Task to complete: Pick up the mailing-list message about the upstream.lag fix after its last sentence and keep writing it.

Extract:
::::::

Hi Sergey, 
 
I’m so sorry for saying it: but this fix is not a fix. I have to underline there were failed tests:

[037] replication/errinj.test.lua                     memtx           [ fail ]

[037] replication/errinj.test.lua                     vinyl              [ fail ]
 
You can find it here: 
https://github.com/tarantool/tarantool/runs/3322606890
 
 
--
Vitaliia Ioffe
 
 
Пятница, 13 августа 2021, 17:25 +03:00 от Serge Petrenko <sergepetrenko@tarantool.org>:
 
upstream.lag is the delta between the moment when a row was written to
master's journal and the moment when it was received by the replica.
It's an important metric to check whether the replica has fallen too far
behind master.

Not all the rows coming from master have a valid time of creation. For
example, RAFT system messages don't have one, and we can't assign
correct time to them: these messages do not originate from the journal,
and assigning current time to them would lead to jumps in upstream.lag
results.

Stop updating upstream.lag for rows which don't have creation time
assigned.

::::::

Items:
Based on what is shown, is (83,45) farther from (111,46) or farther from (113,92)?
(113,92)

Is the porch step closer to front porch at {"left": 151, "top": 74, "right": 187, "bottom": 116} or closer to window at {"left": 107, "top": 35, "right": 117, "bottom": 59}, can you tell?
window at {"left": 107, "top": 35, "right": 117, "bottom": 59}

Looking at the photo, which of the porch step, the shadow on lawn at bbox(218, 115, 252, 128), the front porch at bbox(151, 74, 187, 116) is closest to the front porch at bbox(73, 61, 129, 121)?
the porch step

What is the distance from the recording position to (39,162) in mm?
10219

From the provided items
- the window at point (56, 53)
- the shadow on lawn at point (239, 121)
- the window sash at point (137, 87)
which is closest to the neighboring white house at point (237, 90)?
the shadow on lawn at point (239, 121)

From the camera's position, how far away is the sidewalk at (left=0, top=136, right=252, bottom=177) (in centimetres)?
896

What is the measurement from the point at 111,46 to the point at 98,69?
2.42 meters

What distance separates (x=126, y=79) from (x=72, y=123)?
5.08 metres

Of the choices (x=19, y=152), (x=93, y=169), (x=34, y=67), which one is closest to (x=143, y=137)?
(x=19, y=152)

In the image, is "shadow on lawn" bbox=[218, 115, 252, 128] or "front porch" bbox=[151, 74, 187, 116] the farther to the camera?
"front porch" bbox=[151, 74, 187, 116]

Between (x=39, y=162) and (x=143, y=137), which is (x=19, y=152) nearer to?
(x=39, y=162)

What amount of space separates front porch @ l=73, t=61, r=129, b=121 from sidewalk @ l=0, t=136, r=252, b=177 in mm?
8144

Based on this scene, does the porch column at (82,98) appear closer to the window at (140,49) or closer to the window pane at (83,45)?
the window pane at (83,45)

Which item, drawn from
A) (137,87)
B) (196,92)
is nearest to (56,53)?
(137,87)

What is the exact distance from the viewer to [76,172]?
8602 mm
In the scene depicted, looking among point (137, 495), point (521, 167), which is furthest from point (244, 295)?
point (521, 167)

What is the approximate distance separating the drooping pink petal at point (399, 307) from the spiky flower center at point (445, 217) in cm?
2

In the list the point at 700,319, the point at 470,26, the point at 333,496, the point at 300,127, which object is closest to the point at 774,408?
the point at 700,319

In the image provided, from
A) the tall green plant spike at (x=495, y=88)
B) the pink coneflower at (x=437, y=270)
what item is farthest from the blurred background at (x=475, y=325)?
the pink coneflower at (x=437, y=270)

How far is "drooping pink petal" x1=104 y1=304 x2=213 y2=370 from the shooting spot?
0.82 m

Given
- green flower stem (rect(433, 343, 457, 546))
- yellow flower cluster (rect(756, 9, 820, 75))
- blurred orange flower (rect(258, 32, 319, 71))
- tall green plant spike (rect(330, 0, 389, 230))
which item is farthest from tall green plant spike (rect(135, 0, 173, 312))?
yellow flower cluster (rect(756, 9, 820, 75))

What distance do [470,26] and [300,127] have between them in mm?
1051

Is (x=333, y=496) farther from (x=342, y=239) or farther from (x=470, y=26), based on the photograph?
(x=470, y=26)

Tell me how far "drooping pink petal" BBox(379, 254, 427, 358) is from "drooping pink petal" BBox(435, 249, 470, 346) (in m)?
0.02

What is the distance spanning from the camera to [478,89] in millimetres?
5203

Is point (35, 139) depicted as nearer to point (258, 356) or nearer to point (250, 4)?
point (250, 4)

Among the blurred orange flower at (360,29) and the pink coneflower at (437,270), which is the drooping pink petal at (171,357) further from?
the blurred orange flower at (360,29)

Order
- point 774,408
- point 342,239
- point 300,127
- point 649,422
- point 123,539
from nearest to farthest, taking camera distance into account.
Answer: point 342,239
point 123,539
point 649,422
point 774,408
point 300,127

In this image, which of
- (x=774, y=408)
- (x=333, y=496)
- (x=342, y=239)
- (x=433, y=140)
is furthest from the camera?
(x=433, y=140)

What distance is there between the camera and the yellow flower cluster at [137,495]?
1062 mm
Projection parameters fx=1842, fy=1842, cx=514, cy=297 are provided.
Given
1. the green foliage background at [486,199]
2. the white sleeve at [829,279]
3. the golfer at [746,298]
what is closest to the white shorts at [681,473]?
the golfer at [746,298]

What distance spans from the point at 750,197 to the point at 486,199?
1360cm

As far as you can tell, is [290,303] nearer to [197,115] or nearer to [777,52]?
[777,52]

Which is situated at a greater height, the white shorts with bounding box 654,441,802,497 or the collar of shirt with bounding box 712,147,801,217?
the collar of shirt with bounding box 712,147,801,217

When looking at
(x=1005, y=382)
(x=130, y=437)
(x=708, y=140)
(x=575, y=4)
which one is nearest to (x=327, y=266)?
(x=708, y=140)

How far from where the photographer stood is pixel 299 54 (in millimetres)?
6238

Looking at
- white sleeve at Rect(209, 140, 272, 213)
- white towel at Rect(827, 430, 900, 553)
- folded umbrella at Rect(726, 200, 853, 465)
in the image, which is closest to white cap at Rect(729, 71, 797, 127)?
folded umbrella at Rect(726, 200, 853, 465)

::::::

Written reply:
This also fixes the flaky replication/errinj.test.lua
---
https://github.com/tarantool/tarantool/tree/sp/applier-lag-fix

 src/box/applier.cc | 3 ++-
 1 file changed, 2 insertions(+), 1 deletion(-)

diff --git a/src/box/applier.cc b/src/box/applier.cc
index 902d0bc72..9256078e1 100644
--- a/src/box/applier.cc
+++ b/src/box/applier.cc
@@ -664,7 +664,8 @@ applier_read_tx_row(struct applier *applier, double timeout)
 
  coio_read_xrow_timeout_xc(coio, ibuf, row, timeout);
 
- applier->lag = ev_now(loop()) - row->tm;
+ if (row->tm > 0)
+ applier->lag = ev_now(loop()) - row->tm;
  applier->last_row_time = ev_monotonic_now(loop());
  return tx_row;
 }
--
2.30.1 (Apple Git-130)